«Schlüter sieht's»: Das Talkshow-Karussell
Marina Weisband kritisiert Polit-Talkshows für fehlende Inhalte. Ein Kommentar.
„Es ist schwierig, in Talkshows politische Inhalte zu transportieren. Da geht es eher darum, dicke Eier zu haben.” Ein Zitat, das Bände spricht: Nicht, weil es von irgendeinem Talkshow-Zuschauer kommt oder von einem Branchenbeobacher, sondern von einer Politikerin selbst. Marina Weisband, Noch-Geschäftsführerin der Piratenpartei, hat diese Sätze in einem Interview mit Bild.de gesagt. Sie weiß, wovon sie spricht: Schließlich hat sie in den vergangenen Monaten Auftritte bei «Günther Jauch», «Beckmann», «Maybrit Illner» und vielen anderen Polit-Sendungen im deutschen Fernsehen absolviert. Sie war drin im Zirkuskarussell der Talkshow-Gäste, für das nur schwer ein Ticket zu bekommen ist – aber wenn man einmal im Sattel sitzt und sich gut präsentieren kann, muss man das Karussell so schnell nicht mehr verlassen.

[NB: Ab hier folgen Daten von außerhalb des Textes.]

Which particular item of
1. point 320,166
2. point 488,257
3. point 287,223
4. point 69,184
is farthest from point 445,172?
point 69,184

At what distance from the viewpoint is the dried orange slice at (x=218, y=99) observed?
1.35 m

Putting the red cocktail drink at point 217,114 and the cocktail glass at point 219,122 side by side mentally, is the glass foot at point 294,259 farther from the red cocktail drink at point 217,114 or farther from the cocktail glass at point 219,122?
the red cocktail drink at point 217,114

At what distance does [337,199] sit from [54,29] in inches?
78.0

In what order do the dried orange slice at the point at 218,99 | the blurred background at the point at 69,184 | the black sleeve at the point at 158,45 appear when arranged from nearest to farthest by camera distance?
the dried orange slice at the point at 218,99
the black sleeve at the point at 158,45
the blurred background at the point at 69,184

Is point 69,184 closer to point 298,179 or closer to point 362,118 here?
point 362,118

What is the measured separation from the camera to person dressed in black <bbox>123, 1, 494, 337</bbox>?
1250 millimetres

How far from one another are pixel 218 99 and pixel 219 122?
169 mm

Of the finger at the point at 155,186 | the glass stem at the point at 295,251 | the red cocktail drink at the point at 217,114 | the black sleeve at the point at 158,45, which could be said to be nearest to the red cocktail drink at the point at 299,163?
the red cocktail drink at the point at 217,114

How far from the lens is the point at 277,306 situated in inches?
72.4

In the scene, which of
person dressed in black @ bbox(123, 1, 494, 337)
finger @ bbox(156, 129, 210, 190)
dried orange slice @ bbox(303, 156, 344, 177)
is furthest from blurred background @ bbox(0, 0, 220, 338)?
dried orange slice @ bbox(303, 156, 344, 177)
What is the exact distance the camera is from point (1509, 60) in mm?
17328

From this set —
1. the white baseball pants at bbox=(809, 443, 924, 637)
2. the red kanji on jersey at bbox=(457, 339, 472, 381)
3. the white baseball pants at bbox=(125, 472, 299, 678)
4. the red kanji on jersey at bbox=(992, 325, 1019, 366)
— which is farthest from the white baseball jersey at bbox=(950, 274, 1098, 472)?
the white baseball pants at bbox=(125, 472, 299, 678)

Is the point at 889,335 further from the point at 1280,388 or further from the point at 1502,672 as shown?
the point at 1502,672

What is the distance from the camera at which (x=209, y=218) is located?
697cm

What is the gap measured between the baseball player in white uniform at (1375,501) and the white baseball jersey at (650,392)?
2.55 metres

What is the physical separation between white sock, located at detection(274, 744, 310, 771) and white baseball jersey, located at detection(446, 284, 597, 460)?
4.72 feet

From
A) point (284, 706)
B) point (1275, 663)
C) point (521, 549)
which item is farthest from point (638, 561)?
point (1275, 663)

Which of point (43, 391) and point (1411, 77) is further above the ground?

Wie schon oft beschrieben, stecken Polit-Talkshows in dem Dilemma, einerseits gute Inhalte für ihre Zuschauer zu transportieren, die zur politischen Willensbildung beitragen, andererseits aber gute Quoten für den Sender zu holen – und damit tendenziell zum Populismus neigen. Genau damit sind die „dicken Eier“ gemeint, die Weisband anspricht. Wer sich eloquent zu präsentieren weiß, hat die halbe Miete – nicht umsonst ist ein brillanter Rhetoriker wie Gregor Gysi ein gern gesehener Gast, obwohl er laut Umfragen einer der unbeliebtesten Politiker ist. Wer es also versteht, seine (vielleicht auch relativ inhaltslosen) Botschaften verständlich und klar zu vermitteln, erntet Applaus, weil er die Sprache des Publikums spricht – denn daran scheitern die meisten, oft besseren, Politiker, wenn sie mit wirren Zahlen oder Fremdwörtern argumentieren. Die Demagogen aber haben leichtes Spiel und sind gern gesehen, weil sie Diskussionen anheizen, folglich Unterhaltung in die Sendung bringen.
Die Eloquenz ist also die eine Sache, die Selbstdarstellerei die andere: Wer sich als Marke in einer Polit-Talkshow inszenieren kann, wer eine Art inoffiziellen Stempel als „Experte für X“ verliehen bekommt, der kann sein Girokonto mit diversen TV-Auftritten ein wenig aufbessern. Wir kennen sie alle: zum Beispiel „Mr. Dax“ Dirk Müller, der immer dann eingeladen wird, wenn die Börse abstürzt. Oder Sascha Lobo, der irgendwie weiß, wie das mit dem Internet so funktioniert. Michael Spreng darf regelmäßig dabei sein, wenn es um Medienkritik oder Politiker-Skandale geht, Karl Lauterbach bei medizinischen Diskussionen. Diese Liste könnte man ewig fortführen, aber generell zeigt sie, wie elitär das angesprochene Zirkuskarussell ist, auf dem diese Talkshow-Gäste um ihren festen Platz buhlen. Es sind zum großen Teil dieselben gewohnten Gesichter – aber wahrscheinlich ist es auch genau das, was die Zuschauer wollen, hinterfragt werden sie jedenfalls nicht. Schließlich besitzen diese Gäste die wichtigen genannten Eigenschaften; sie sind eloquent und können sich selbst inszenieren.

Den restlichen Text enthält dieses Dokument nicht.